Contudo, se “Solange” consegue aproximar o espectador dessa história, o projeto sofre para conseguir engatar uma série de acontecimentos e acompanhar, por exemplo, a partir de uma questão mais concreta desse retorno, ou a própria geografia desses espaços, que sempre parece em suspenso. Funcionando como um conto, deslocado de grandes contextualizações e fixado nesta síntese da representação, o filme é capaz de se movimentar pouco, mas não está interessado em expandir nada.

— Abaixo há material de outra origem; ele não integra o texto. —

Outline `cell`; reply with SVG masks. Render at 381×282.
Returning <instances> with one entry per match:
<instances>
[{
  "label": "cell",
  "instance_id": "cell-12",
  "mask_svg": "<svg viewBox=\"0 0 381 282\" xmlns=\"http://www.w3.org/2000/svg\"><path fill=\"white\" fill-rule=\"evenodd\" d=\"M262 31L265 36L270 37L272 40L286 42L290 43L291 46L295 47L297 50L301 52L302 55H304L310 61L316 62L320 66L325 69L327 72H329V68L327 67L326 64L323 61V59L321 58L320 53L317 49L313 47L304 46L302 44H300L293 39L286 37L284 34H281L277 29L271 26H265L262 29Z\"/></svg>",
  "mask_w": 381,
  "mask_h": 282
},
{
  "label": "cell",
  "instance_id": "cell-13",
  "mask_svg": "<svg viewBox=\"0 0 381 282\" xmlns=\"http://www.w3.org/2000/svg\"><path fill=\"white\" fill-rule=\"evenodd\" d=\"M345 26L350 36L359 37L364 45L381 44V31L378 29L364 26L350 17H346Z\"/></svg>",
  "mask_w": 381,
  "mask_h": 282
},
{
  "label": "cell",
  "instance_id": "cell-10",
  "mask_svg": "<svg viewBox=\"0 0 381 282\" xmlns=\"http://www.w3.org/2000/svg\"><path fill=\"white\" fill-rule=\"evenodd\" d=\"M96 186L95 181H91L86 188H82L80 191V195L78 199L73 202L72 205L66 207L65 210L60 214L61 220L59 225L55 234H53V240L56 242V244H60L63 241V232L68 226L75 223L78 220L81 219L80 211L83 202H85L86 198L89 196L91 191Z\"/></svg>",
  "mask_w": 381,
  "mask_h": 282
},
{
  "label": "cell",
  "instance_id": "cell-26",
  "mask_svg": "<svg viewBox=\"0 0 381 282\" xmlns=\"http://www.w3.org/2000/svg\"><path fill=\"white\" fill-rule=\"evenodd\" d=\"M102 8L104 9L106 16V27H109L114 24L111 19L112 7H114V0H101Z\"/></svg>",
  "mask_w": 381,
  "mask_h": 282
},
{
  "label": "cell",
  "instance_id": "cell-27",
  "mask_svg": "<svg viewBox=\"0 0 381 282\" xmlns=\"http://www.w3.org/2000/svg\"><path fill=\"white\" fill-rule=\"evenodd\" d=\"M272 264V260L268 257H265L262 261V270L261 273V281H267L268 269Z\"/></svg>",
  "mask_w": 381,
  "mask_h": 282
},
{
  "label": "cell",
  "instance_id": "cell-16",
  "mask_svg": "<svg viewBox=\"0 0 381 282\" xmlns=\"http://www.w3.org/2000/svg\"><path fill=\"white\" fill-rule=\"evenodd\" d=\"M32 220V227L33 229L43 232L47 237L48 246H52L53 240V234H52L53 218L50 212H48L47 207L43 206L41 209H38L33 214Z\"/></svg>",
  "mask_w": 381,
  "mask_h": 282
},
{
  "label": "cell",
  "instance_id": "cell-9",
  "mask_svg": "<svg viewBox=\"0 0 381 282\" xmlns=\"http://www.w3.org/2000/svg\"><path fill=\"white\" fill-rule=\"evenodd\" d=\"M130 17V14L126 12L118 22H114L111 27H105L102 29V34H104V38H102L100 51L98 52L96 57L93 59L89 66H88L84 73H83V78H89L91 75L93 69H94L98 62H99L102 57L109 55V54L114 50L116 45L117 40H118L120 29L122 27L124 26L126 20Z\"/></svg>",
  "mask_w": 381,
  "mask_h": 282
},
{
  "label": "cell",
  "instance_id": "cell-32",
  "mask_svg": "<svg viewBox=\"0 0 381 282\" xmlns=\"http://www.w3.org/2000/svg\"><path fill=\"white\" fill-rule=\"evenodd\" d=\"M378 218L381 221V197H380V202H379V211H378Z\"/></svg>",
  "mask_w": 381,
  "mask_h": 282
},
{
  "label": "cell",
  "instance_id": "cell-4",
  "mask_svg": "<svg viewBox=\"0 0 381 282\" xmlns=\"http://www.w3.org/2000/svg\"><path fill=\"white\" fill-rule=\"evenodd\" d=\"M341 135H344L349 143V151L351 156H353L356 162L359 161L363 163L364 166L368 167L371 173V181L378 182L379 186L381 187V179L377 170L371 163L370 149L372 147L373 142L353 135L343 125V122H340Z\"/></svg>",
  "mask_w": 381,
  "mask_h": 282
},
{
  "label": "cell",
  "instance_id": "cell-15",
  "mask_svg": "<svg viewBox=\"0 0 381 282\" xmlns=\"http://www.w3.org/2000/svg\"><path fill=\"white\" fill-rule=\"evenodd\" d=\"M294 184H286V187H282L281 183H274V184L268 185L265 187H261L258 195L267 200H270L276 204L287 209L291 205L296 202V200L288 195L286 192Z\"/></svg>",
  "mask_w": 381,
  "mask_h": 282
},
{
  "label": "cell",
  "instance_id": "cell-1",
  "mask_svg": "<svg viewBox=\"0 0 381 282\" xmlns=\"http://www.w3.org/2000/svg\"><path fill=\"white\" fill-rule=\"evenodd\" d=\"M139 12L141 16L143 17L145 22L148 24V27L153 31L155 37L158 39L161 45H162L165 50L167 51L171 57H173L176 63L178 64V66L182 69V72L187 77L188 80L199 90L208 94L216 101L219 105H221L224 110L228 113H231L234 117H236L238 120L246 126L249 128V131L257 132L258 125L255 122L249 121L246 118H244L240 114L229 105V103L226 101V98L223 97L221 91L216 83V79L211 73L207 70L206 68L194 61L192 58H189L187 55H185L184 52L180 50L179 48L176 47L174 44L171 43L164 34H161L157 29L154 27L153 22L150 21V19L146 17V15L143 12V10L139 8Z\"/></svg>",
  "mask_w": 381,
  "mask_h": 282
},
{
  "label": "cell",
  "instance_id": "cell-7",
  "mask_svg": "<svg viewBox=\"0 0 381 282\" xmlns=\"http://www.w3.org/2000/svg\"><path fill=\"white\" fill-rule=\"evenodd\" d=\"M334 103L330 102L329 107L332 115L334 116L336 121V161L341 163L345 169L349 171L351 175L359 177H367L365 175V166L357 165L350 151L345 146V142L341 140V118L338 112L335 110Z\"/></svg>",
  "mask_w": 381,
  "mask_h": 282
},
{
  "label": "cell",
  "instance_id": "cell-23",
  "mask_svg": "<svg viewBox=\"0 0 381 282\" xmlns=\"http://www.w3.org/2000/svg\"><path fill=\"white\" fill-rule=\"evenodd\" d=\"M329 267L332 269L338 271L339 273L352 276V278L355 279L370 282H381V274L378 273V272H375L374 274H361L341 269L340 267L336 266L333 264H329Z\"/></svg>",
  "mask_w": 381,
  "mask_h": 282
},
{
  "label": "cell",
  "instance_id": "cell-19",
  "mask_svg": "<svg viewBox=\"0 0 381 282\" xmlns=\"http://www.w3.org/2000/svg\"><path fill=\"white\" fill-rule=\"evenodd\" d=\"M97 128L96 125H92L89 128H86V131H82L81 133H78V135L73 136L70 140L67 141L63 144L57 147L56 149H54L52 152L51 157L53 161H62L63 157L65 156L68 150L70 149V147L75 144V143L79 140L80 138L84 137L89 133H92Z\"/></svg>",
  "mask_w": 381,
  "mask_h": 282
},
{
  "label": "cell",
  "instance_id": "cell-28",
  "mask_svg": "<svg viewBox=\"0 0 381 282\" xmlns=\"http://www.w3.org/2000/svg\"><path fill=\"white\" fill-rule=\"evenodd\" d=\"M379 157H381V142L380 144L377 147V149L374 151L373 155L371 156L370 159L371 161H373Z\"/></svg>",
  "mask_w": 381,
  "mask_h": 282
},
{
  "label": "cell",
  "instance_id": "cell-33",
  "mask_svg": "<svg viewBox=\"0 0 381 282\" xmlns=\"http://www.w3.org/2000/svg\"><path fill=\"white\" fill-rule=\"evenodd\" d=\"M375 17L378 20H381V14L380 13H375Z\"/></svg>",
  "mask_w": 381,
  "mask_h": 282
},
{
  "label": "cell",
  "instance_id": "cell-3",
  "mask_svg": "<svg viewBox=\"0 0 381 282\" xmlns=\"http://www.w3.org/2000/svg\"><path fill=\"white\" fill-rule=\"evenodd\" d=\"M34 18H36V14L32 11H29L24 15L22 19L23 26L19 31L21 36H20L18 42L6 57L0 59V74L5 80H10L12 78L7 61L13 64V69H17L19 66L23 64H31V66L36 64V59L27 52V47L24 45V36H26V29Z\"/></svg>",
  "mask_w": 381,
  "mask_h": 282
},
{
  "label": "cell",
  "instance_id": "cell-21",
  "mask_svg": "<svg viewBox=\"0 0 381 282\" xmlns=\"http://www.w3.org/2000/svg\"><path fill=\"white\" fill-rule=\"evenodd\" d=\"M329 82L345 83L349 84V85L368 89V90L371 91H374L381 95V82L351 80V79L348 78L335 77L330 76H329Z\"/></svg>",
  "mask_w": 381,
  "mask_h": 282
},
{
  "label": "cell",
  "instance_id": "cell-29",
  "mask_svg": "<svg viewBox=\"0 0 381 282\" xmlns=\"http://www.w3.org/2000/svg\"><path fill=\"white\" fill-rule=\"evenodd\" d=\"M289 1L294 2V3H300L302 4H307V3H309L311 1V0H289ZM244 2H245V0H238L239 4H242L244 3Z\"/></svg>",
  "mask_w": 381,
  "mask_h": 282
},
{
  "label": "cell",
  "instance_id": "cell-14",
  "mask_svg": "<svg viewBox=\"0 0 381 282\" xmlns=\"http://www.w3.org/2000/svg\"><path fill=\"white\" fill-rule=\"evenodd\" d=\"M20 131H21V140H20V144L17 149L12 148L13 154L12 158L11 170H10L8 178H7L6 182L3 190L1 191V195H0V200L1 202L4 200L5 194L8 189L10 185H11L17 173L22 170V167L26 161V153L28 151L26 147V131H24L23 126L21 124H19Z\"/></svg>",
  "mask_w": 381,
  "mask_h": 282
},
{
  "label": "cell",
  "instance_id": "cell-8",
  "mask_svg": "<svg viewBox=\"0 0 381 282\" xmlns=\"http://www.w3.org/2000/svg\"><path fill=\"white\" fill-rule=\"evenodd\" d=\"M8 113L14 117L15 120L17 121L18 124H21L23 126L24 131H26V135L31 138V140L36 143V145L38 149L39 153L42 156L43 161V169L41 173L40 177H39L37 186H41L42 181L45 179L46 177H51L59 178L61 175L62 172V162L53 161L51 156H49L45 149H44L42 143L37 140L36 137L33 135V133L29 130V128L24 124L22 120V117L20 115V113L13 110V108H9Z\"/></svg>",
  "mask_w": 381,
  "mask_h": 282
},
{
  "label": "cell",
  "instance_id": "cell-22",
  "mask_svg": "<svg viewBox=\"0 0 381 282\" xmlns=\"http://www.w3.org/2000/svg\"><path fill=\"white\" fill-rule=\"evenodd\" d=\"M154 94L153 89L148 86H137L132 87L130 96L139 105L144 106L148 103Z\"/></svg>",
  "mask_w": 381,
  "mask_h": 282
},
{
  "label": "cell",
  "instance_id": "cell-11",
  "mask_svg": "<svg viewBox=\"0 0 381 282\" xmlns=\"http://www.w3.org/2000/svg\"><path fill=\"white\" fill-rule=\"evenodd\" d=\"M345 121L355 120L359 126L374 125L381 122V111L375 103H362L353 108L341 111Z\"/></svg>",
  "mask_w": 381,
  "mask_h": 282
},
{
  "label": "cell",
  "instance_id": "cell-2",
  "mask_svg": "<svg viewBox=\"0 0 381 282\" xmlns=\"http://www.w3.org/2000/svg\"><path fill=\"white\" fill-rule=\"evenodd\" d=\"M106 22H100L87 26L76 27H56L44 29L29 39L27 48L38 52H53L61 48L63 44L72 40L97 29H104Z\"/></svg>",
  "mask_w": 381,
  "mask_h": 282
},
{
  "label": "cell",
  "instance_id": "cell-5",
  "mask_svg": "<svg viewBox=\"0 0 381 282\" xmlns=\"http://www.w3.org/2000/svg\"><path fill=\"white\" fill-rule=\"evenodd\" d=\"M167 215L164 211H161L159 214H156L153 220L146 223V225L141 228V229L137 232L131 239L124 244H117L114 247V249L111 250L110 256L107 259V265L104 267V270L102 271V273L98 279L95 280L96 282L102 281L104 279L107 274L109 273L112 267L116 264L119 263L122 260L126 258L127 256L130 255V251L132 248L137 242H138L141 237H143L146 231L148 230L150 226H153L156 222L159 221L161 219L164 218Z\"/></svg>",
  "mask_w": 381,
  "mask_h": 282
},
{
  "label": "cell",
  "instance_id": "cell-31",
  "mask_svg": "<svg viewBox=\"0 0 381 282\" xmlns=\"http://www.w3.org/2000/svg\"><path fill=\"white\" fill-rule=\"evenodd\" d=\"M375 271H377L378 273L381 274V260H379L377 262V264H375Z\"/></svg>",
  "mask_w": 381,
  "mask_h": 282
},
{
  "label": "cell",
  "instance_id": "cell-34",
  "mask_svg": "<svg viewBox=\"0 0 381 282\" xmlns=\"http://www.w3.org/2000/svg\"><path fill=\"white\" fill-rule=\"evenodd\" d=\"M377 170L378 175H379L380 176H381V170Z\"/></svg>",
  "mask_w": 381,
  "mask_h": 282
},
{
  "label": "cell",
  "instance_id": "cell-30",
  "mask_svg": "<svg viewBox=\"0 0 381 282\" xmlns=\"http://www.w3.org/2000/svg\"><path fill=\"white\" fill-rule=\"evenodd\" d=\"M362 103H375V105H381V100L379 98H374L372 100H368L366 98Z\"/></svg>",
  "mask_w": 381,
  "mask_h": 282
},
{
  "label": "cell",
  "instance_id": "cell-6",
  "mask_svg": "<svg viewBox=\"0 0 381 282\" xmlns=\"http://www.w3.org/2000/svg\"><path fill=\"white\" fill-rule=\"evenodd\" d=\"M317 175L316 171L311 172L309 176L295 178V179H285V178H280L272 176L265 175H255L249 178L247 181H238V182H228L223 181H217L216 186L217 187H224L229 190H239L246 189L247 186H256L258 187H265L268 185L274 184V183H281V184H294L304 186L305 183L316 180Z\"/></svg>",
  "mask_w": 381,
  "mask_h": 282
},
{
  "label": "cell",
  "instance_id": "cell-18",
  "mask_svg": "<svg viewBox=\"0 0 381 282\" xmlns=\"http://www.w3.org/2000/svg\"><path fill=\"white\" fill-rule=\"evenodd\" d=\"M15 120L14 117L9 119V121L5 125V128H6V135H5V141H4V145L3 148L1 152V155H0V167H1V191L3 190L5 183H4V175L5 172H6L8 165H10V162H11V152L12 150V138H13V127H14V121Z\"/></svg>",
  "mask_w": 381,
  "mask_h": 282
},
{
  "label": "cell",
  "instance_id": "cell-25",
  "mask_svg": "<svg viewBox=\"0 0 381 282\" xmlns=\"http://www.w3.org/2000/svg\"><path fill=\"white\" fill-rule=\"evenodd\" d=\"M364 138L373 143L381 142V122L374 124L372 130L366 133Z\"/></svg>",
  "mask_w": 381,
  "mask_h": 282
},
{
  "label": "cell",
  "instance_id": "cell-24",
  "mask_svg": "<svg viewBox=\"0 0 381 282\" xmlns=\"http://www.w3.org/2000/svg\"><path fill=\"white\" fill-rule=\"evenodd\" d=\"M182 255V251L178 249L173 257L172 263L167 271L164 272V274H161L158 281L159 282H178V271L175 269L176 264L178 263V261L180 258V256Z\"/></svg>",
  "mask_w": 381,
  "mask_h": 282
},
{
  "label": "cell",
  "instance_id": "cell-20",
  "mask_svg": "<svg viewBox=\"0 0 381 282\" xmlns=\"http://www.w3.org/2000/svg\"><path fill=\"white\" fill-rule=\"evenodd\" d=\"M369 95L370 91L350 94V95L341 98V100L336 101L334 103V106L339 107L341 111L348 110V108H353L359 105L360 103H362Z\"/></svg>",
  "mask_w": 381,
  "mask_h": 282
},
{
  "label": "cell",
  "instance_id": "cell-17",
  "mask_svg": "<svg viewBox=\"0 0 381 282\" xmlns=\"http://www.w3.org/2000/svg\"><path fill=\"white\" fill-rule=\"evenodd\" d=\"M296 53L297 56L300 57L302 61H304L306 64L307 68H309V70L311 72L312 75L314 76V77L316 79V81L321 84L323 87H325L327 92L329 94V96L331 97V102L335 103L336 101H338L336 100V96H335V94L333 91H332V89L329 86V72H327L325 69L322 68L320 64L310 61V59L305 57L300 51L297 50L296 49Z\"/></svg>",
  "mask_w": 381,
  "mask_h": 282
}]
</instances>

A fotografia, assinada por Nathália Tereza e Tomás Osten, consegue naturalizar essa breve jornada, sem grandes intervenções na tela e funcionando como um registro imediato dessa passagem pela cidade. Não é uma obra que demonstra urgência para solucionar suas questões, mas as apresenta como ponto de encontro entre esse passado que não temos acesso direto e um presente que se apresenta nebuloso. É na falta de uma resolução clara que o projeto ganha força, pois estamos tão próximos quanto distantes de Solange, como quem procura decifrar os atos e respostas, mas só obtém algo parcial. Essas escolhas transformam a experiência do público em algo cada vez mais subjetivo, criando pequenos recortes para cada encontro, onde poderemos ter acesso à mais uma camada de nossa protagonista.
E é justamente por esses caminhos que a singela sinceridade da dupla de diretores faz total diferença, pois não há um conflito possível de ser solucionado, não diretamente, ainda que possamos observar seus meios de superação.
Um exemplo disso, é a cena em que as amigas estão dividindo cerveja no apartamento. Existe ali uma determinada tensão que parece nunca se dissipar por completo, algum tipo de amargura carregada por Solange, ainda que o sorriso seja mais constante e os afetos mais visíveis. Essa é uma nota constante do projeto, que não expõe todas as questões que perpassam a narrativa, permitindo que o espectador encontre determinadas respostas, sem qualquer compromisso.
“Solange” não se destaca na Mostra Aurora da 26 Mostra de Tiradentes, mas consegue um local particular na memória do público, por ser um projeto que encanta pela delicadeza, sem elaborar desculpas estéticas para algum comprometimento inócuo. Só por essa razão, o filme já se diferencia dos demais, mas essa representação do singelo, como uma prosa que une o passado e o presente, não dá conta de sustentar o longa na mesma nota do início ao fim e alguns altos e baixos podem atrapalhar a experiência do espectador durante a projeção.